▶ [Records provided]
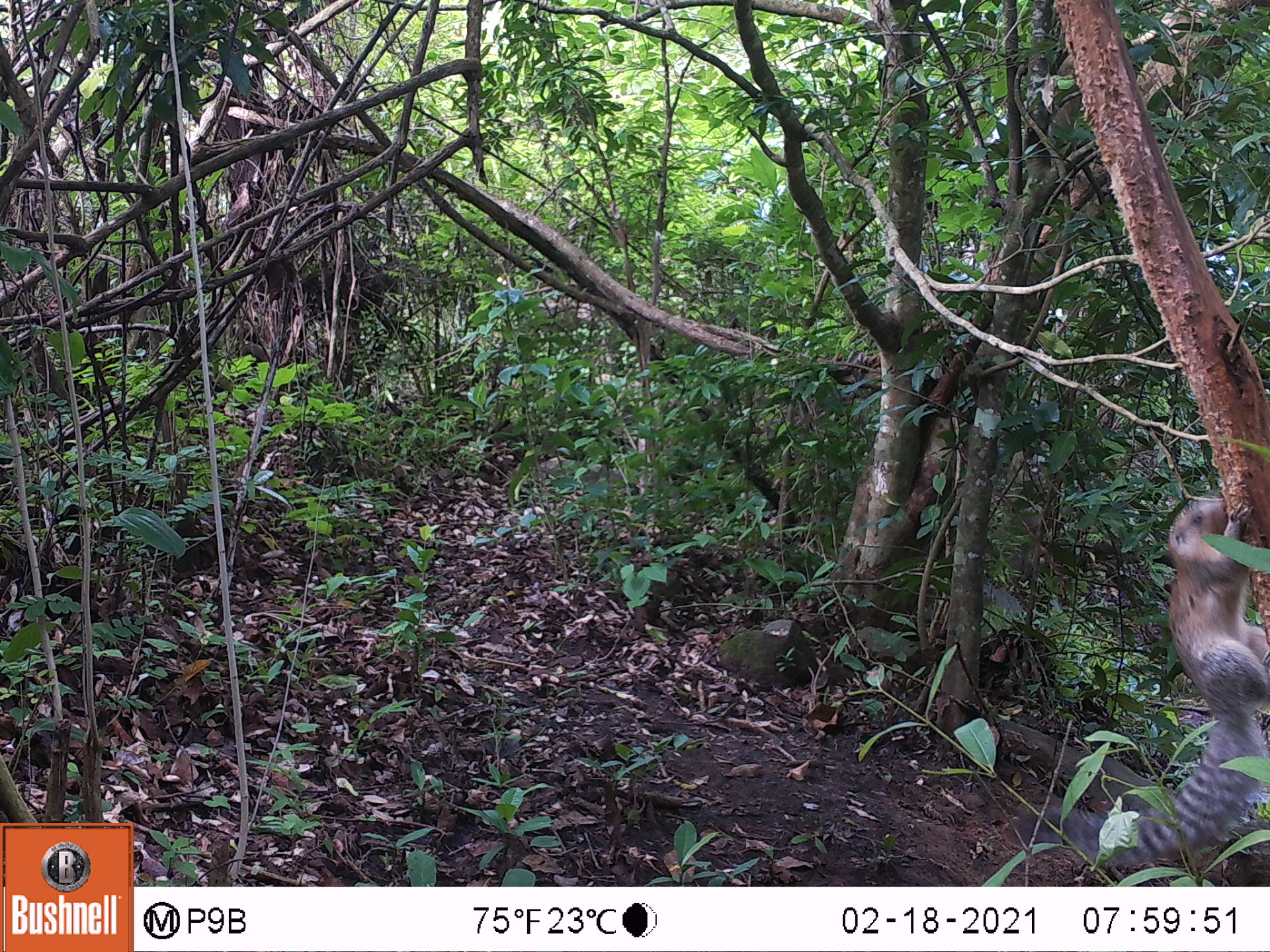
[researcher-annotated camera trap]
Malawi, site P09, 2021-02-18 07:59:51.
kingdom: Animalia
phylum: Chordata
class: Mammalia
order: Rodentia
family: Sciuridae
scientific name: Sciuridae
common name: squirrel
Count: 1.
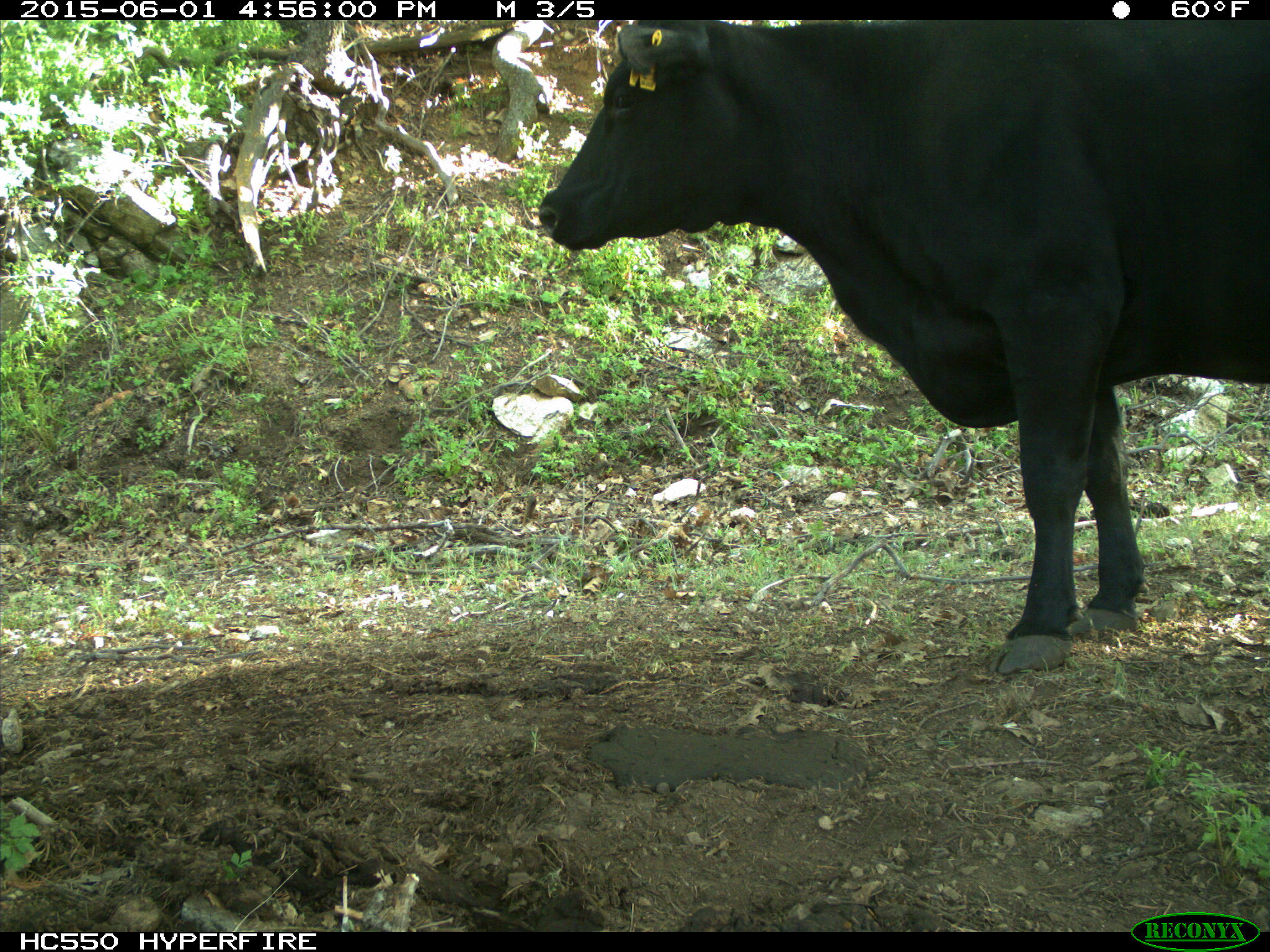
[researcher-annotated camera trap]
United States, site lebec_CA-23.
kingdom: Animalia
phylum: Chordata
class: Mammalia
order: Artiodactyla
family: Bovidae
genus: Bos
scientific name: Bos taurus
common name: domestic cow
Bos taurus (domestic cow).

▶ [Assigned task] Any picture among the entries must be skipped; copy all else exactly.

▶ [Result of this task]
[researcher-annotated camera trap]
Malawi, site P09, 2021-02-18 07:59:51.
kingdom: Animalia
phylum: Chordata
class: Mammalia
order: Rodentia
family: Sciuridae
scientific name: Sciuridae
common name: squirrel
Count: 1.
[researcher-annotated camera trap]
United States, site lebec_CA-23.
kingdom: Animalia
phylum: Chordata
class: Mammalia
order: Artiodactyla
family: Bovidae
genus: Bos
scientific name: Bos taurus
common name: domestic cow
Bos taurus (domestic cow).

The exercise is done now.